Il progresso scientifico, legato a nuove tecnologie sempre più sofisticate e veloci, permette oggi di affrontare il tema della diagnosi precoce, o addirittura dell’ipotesi predittiva di molte patologie, anche in assenza di sintomi conclamati, con modalità insospettate fino a pochissimi anni fa. Poco invasive, economiche quanto basta, sufficientemente sicure nelle conclusioni che se ne possono trarre.



In Italia è quanto si propone di fare lo screening neonatale allargato su oltre 40 patologie di tipo metabolico, diventato legge tre anni fa. Tre anni fa infatti in Italia è entrata in vigore la legge 167/2016 “Disposizioni in materia di accertamenti diagnostici neonatali obbligatori per la prevenzione e la cura delle malattie metaboliche ereditarie”. Una legge che pone il nostro Paese all’avanguardia in questo settore e costituisce un punto fermo da cui partire per rendere giustizia e dare uguali diritti ai bambini che nascono ogni anno e per i quali sussisteva ancora una forte disparità per quanto riguardava il numero di malattie sulle quali si effettuava lo screening neonatale.

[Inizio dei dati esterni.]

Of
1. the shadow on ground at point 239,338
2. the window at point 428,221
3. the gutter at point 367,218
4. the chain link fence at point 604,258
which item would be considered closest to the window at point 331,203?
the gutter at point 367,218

Pressoché contemporaneamente negli Stati Uniti la proposta diagnostica iniziale offerta ai neonati si è dilatata fino ad includere il sequenziamento genomico completo. Ma lo screening dei neonati per i rischi per la salute fatto usando il sequenziamento genomico può sollevare questioni etiche e di equità. Gli stessi pediatri americani hanno espresso le loro perplessità con un documento ufficiale, su cui vale la pena riflettere attentamente, nell’ipotesi che anche in Italia prima o poi si voglia passare da quanto prevede la legge 167/2016 al sequenziamento genomico completo, offerto a tutti, e magari a carico del Ssn.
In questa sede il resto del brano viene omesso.